Un garaje frío en invierno no solo resulta incómodo, sino que también hace que el trabajo sea más lento. Las manos se vuelven rígidas, las herramientas son menos manejables, y el trabajo se detiene constantemente. Los radiadores eléctricos llenos de aceite sí pueden calentar el aire, pero suelen funcionar durante mucho tiempo, consumiendo muchos amperios; además, el medidor de consumo eléctrico aumenta constantemente.
Lo importante es lo que hay debajo del capó
Hemos diseñado este calentador para garajes utilizando tubos de cuarzo de onda corta infrarroja. El calor se emite de forma radiante, por lo que viaja a través del aire sin necesidad de calentarlo primero. Se obtiene un calor directo en el lugar donde uno se encuentra, y no solo un aumento en la temperatura general del ambiente. En la práctica, eso significa que uno se siente cómodo incluso a temperaturas más bajas, ya que su cuerpo absorbe directamente la energía infrarroja.
Las unidades típicas funcionan con 120V o 240V y generan entre 1.5 y 3.0 kW de calor. El elemento de fibra de carbono o cuarzo alcanza la temperatura deseada en segundos. Un termostato integrado mantiene una temperatura constante en el espacio, mientras que la protección contra vuelcos y el sistema de corte por sobrecalentamiento aseguran la seguridad.
Por qué es ideal para garajes
En un garaje, lo importante es la eficiencia, algo que se puede medir fácilmente. En comparación con un radiador eléctrico lleno de aceite de potencia similar, un calentador infrarrojo suele proporcionar el mismo nivel de calor, pero consumiendo menos energía. Se logra un calentamiento más rápido, menos calor desperdiciado hacia el techo, y una comodidad constante justo donde se trabaja: en el banco de trabajo y alrededor de los vehículos.

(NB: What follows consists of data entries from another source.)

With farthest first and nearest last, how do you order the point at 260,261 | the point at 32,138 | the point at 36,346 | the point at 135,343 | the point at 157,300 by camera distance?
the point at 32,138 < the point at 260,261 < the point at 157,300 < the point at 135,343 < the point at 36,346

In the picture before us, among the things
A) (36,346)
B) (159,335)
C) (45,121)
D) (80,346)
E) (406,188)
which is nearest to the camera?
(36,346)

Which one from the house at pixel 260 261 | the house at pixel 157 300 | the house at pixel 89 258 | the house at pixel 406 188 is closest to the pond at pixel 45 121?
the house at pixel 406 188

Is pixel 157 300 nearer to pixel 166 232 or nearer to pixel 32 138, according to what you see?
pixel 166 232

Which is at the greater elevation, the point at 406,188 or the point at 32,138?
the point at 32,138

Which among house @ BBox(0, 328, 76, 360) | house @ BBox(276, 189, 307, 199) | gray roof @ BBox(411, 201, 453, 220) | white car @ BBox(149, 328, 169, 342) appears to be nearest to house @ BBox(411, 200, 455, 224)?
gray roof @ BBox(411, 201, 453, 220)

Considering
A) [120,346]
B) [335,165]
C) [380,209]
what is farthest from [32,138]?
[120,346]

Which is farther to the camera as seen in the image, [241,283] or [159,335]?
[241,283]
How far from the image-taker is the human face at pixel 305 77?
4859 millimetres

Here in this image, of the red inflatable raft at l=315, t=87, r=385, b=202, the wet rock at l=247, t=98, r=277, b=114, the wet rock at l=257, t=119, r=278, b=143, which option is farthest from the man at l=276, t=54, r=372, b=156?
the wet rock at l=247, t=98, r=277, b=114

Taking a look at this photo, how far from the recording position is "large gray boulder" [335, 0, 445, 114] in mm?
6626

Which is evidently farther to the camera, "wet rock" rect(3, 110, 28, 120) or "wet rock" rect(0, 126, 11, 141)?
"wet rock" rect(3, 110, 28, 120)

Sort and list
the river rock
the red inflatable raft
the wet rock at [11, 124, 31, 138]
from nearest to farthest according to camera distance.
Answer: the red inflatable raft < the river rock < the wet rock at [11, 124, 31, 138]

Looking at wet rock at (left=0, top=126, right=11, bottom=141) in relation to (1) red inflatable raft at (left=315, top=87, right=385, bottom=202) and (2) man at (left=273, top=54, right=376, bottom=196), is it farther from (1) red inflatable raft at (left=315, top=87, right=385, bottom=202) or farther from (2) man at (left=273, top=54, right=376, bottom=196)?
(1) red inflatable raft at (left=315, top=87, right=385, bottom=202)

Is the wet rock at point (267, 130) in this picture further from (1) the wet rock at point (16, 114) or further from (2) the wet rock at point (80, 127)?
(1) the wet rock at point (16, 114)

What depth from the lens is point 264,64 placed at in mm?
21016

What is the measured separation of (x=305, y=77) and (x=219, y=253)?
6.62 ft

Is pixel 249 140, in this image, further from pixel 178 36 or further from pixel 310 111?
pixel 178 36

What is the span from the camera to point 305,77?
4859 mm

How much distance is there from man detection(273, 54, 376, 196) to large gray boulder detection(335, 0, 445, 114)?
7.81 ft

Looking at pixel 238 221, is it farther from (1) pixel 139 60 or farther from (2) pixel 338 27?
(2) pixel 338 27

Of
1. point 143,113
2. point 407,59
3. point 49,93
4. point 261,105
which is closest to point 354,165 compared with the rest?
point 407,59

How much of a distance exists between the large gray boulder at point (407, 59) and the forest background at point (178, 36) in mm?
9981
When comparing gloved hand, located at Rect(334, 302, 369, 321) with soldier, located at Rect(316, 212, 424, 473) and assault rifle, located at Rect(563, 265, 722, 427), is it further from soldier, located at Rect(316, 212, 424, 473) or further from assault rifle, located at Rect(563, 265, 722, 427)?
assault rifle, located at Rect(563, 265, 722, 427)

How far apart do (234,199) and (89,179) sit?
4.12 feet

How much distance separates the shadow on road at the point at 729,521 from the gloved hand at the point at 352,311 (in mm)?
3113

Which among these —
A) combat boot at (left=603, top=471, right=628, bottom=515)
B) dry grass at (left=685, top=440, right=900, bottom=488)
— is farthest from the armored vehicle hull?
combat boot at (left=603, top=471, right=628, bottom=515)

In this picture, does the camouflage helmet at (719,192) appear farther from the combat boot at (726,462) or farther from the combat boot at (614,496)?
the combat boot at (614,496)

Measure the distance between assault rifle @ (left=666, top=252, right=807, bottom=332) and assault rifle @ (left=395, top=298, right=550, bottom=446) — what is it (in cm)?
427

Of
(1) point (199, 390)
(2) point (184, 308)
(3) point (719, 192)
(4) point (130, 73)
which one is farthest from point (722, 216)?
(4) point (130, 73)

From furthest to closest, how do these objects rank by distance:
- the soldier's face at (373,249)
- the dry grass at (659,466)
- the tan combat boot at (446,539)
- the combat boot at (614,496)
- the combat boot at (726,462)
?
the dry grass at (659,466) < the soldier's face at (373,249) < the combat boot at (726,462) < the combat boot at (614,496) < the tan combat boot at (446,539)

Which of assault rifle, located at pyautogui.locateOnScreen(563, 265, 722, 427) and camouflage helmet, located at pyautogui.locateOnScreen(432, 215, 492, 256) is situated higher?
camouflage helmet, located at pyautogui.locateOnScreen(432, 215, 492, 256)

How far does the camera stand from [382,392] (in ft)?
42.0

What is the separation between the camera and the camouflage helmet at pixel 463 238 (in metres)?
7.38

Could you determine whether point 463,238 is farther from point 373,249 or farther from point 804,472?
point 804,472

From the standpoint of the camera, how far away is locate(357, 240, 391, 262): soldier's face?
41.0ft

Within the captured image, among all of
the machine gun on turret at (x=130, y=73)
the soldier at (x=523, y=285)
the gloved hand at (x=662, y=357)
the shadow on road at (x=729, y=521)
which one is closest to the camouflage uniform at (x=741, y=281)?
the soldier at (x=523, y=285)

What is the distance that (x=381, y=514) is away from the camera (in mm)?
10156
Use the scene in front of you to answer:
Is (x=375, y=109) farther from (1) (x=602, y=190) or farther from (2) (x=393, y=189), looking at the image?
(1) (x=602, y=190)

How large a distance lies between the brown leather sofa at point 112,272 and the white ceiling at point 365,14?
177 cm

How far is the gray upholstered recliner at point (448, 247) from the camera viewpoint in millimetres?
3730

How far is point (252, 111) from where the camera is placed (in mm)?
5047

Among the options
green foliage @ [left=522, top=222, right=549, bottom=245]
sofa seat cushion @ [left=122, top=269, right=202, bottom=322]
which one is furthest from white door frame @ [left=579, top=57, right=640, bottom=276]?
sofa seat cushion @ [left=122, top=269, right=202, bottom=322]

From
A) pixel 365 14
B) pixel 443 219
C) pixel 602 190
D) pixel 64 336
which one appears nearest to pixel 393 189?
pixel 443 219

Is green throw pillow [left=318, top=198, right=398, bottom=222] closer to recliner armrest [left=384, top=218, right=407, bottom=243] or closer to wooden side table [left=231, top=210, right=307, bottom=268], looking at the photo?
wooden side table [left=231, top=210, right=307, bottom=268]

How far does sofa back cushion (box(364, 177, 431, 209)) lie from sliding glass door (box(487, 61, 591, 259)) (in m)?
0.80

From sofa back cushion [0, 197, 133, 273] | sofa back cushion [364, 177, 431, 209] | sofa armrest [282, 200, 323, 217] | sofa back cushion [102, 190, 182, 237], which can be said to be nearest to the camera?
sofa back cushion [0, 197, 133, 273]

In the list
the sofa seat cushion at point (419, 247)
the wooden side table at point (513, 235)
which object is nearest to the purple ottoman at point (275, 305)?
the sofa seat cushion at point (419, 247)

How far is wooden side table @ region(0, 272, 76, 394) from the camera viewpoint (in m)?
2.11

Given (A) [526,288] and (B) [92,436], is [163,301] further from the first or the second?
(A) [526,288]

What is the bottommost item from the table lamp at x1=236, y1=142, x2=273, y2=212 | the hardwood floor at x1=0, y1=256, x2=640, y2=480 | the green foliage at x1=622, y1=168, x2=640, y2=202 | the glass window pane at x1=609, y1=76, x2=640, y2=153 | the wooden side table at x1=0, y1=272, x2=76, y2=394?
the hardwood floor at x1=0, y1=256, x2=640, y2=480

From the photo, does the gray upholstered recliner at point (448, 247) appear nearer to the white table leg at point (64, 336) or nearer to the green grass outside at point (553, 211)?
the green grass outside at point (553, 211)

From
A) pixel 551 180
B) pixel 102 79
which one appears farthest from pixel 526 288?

Eso significa menos tiempo de espera antes de poder comenzar a trabajar, manos más estables y menores costos de operación durante toda la temporada, especialmente si solo se utiliza cuando se está trabajando activamente.
Los detalles que marcan la diferencia
El calor infrarrojo es direccional, por lo que su ubicación es importante. Coloque el calentador en la zona de trabajo principal, manteniendo una distancia segura de cualquier material inflamable. Si desea una distribución más uniforme del calor, un pequeño ventilador puede ayudar a mezclar el aire, sin interferir con el efecto radiante.
Y antes de elegir uno, revise la capacidad de su circuito eléctrico. Un modelo de 240V puede reducir el consumo de energía y mejorar el rendimiento en los días en que se utiliza intensamente.